I haven't read the books, but seeing roughly half of the first season was enough to convince me that GoT was standard modern epic fantasy retardation, given a veneer of "seriousness" by being low-magic and full of Machiavellian politics. Modern fantasy writers are so focused on world building and overly complicated plotting, that they forget to include any meaning. I mean what is Game of Thrones about? That people like power and will scheme for it? Again, I haven't read the books or watched the whole series, but my brief exposure to the series suggested that there was very little in the way of meaningful thematic exploration.

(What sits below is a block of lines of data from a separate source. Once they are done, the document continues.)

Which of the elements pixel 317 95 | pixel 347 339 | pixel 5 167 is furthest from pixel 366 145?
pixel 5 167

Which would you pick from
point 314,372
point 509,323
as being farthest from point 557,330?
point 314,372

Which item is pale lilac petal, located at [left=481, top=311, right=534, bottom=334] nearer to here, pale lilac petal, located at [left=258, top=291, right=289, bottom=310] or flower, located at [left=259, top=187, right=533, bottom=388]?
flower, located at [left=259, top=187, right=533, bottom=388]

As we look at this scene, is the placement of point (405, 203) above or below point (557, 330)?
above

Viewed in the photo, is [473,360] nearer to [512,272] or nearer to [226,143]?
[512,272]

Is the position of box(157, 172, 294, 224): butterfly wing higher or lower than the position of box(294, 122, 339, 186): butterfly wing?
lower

But who cares right? Everyone knows that aside from Tolkien, modern fantasy fiction is pretty sub-literate: no one is reading this shit because they want to see the world or an idea with new perspective; they're reading it because they want some fun entertainment. But that leads to my second gripe: Martin, like all modern fantasy writers, can't just tell a good tale in a single volume. It has to be a series with multimedia franchise potential -- which is what he has achieved. That means the story can't ever end; he needs to keep cranking out more volumes, with more characters, with more subplots, until eventually the whole ungainly mess spins beyond his control and is unfinishable. A quick glance at the imdb credits pages suggests that in the two seasons I passed on, the character count was increased roughly by a factor of five, which is right on track for an unmanageable fantasy mess that is driven by pagecount, and now episode count, rather than telling a meaningful, engaging story well.